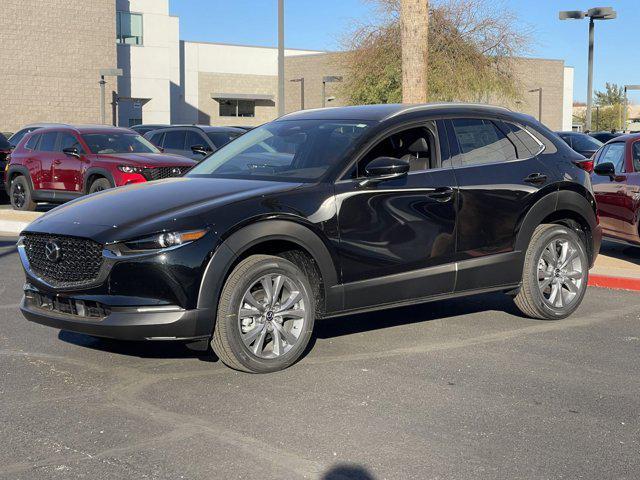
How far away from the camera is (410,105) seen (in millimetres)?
7461

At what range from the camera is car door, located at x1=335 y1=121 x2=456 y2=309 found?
6.62m

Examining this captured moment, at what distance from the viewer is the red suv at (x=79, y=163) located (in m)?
15.8

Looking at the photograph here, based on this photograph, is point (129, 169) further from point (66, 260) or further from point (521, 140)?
point (66, 260)

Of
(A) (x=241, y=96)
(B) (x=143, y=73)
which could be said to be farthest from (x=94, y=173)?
(A) (x=241, y=96)

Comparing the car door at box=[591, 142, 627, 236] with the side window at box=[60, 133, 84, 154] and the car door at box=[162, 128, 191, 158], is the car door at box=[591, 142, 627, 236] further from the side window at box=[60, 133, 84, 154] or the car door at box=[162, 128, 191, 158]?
the car door at box=[162, 128, 191, 158]

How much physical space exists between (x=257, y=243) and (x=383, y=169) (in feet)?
3.83

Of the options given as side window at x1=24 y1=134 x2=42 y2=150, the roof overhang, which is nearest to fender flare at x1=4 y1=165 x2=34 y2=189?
side window at x1=24 y1=134 x2=42 y2=150

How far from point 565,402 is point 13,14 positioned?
45.9 meters

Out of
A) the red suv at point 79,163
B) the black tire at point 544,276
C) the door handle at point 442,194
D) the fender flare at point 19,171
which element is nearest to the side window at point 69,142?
the red suv at point 79,163

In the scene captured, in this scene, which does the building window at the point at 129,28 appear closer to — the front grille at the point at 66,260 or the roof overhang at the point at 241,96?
the roof overhang at the point at 241,96

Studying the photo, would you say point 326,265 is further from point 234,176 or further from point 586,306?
point 586,306

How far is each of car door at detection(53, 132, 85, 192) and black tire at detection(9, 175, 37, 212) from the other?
104cm

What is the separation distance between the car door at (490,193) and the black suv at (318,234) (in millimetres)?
12

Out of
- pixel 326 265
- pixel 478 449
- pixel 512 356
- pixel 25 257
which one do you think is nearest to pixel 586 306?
pixel 512 356
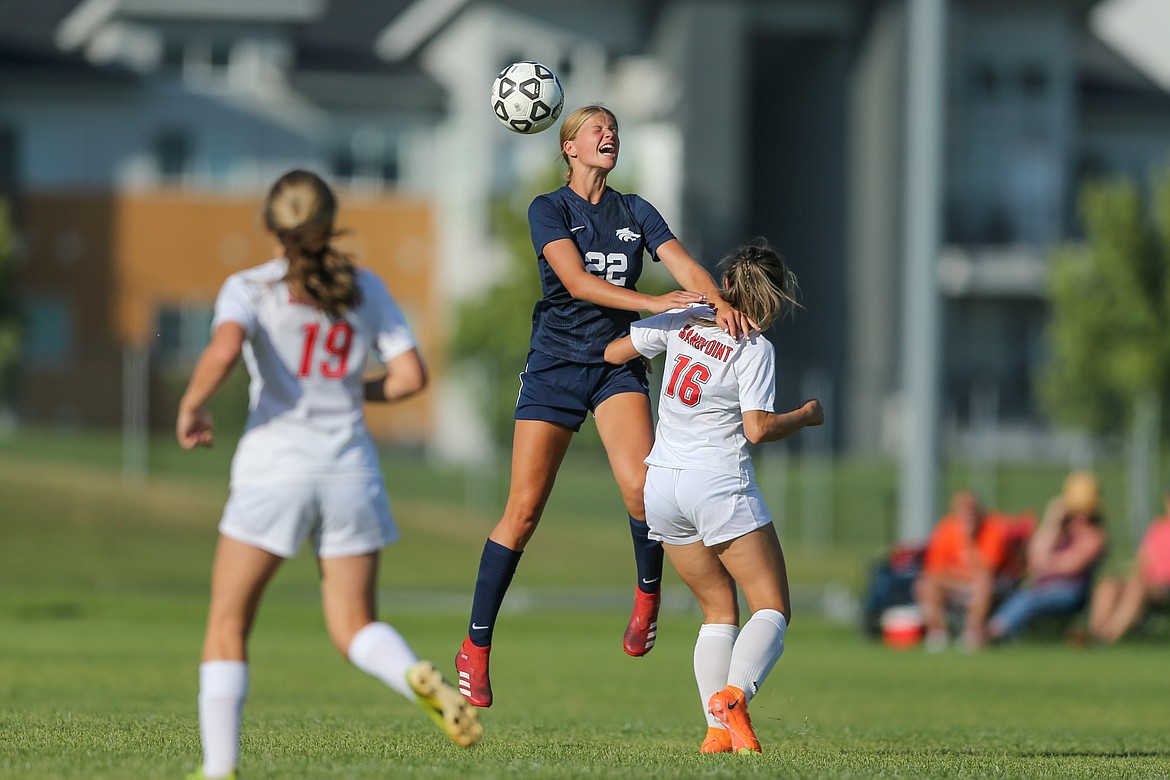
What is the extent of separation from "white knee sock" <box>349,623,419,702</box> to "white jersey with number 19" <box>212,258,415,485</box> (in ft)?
1.87

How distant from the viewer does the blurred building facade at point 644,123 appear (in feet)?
148

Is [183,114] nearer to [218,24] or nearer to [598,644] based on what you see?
[218,24]

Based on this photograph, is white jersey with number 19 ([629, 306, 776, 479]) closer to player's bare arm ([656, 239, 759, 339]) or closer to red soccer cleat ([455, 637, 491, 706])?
player's bare arm ([656, 239, 759, 339])

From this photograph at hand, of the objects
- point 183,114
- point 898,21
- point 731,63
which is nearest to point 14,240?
point 183,114

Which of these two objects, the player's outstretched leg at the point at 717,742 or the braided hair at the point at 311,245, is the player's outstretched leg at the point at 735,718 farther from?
the braided hair at the point at 311,245

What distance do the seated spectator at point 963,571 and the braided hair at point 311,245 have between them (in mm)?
12501

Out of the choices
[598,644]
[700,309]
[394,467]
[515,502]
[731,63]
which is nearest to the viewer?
[700,309]

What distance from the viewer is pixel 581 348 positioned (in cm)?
789

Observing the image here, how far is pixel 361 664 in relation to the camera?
::::::::::
→ Aim of the task
Output the records above exactly as they are, leaving out the pictures.

→ Finished task
How far away from the camera is (410,105) seen (in millimetres)?
7461

At what range from the camera is car door, located at x1=335 y1=121 x2=456 y2=309 found?
6.62m

Examining this captured moment, at what distance from the viewer is the red suv at (x=79, y=163) located (in m)?
15.8

Looking at the photograph here, based on this photograph, is point (129, 169) further from point (66, 260) or further from point (521, 140)?
point (66, 260)

Of
(A) (x=241, y=96)
(B) (x=143, y=73)
which could be said to be farthest from (x=94, y=173)?
(A) (x=241, y=96)

Comparing the car door at box=[591, 142, 627, 236] with the side window at box=[60, 133, 84, 154] and the car door at box=[162, 128, 191, 158], is the car door at box=[591, 142, 627, 236] further from the side window at box=[60, 133, 84, 154] or the car door at box=[162, 128, 191, 158]?
the car door at box=[162, 128, 191, 158]

How much physical space exists between (x=257, y=243) and (x=383, y=169) (in feet)?
3.83

Of the options given as side window at x1=24 y1=134 x2=42 y2=150, the roof overhang, which is nearest to fender flare at x1=4 y1=165 x2=34 y2=189?
side window at x1=24 y1=134 x2=42 y2=150

How far from point 565,402 is point 13,14 positioned?
45.9 meters

Out of
A) the red suv at point 79,163
B) the black tire at point 544,276
C) the door handle at point 442,194
D) the fender flare at point 19,171
which element is nearest to the side window at point 69,142?
the red suv at point 79,163

In the scene captured, in this scene, which does the building window at the point at 129,28 appear closer to — the front grille at the point at 66,260 or the roof overhang at the point at 241,96?
the roof overhang at the point at 241,96

Studying the photo, would you say point 326,265 is further from point 234,176 or further from point 586,306?
point 586,306

How far is each of car door at detection(53, 132, 85, 192) and black tire at detection(9, 175, 37, 212) from the other?
104cm

What is the separation distance between the car door at (490,193) and the black suv at (318,234) (in millimetres)?
12

Out of
- pixel 326 265
- pixel 478 449
- pixel 512 356
- pixel 25 257
which one do you think is nearest to pixel 586 306?
pixel 512 356
What is the extent of separation from "white knee sock" <box>349,623,419,702</box> to "white jersey with number 19" <box>212,258,415,485</box> (in ft)?
1.87

How distant from the viewer does the blurred building facade at point 644,123 appear (in feet)?
148

Is [183,114] nearer to [218,24] or nearer to [598,644] based on what you see?
[218,24]

Based on this photograph, is white jersey with number 19 ([629, 306, 776, 479]) closer to player's bare arm ([656, 239, 759, 339]) or closer to red soccer cleat ([455, 637, 491, 706])?
player's bare arm ([656, 239, 759, 339])

From this photograph at hand, of the objects
- point 183,114
- point 898,21
- point 731,63
which is nearest to point 14,240?
point 183,114

Which of these two objects, the player's outstretched leg at the point at 717,742 or the braided hair at the point at 311,245, is the player's outstretched leg at the point at 735,718 farther from?
the braided hair at the point at 311,245

What distance do the seated spectator at point 963,571 and the braided hair at point 311,245 have between them (in mm)?
12501

Out of the choices
[598,644]
[700,309]
[394,467]
[515,502]
[731,63]
which is nearest to the viewer?
[700,309]

What distance from the viewer is pixel 581 348 positioned (in cm)?
789

Observing the image here, how far is pixel 361 664 in relation to the camera?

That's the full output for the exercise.